Your task: Go line by line through the entries and show those that hold the string "frequency".

--- Data supplied Enclosed Below ---

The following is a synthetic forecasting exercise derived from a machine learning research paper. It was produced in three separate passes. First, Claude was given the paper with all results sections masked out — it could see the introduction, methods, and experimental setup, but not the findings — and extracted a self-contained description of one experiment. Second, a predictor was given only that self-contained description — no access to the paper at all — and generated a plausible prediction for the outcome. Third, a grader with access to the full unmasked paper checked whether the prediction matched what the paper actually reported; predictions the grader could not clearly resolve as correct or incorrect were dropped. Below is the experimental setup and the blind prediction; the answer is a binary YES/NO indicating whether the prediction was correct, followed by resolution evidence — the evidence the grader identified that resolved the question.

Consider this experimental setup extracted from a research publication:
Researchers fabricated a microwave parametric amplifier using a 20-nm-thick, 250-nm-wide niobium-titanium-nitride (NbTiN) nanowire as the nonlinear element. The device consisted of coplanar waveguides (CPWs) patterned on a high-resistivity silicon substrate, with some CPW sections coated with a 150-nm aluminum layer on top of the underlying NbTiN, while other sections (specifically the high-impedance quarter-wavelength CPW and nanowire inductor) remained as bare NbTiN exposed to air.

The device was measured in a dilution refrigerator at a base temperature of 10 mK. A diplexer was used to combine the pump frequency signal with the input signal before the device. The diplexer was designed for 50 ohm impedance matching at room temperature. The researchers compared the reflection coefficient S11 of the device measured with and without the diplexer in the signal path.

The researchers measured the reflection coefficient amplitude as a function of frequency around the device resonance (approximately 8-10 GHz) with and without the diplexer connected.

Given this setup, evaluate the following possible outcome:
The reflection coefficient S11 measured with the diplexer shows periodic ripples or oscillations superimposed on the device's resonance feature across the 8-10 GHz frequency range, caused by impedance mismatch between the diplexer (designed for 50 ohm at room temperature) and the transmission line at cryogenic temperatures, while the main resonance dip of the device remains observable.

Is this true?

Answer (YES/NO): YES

--- End of Enclosed Data supplied ---

Answer box:
The device was measured in a dilution refrigerator at a base temperature of 10 mK. A diplexer was used to combine the pump frequency signal with the input signal before the device. The diplexer was designed for 50 ohm impedance matching at room temperature. The researchers compared the reflection coefficient S11 of the device measured with and without the diplexer in the signal path.
The researchers measured the reflection coefficient amplitude as a function of frequency around the device resonance (approximately 8-10 GHz) with and without the diplexer connected.
The reflection coefficient S11 measured with the diplexer shows periodic ripples or oscillations superimposed on the device's resonance feature across the 8-10 GHz frequency range, caused by impedance mismatch between the diplexer (designed for 50 ohm at room temperature) and the transmission line at cryogenic temperatures, while the main resonance dip of the device remains observable.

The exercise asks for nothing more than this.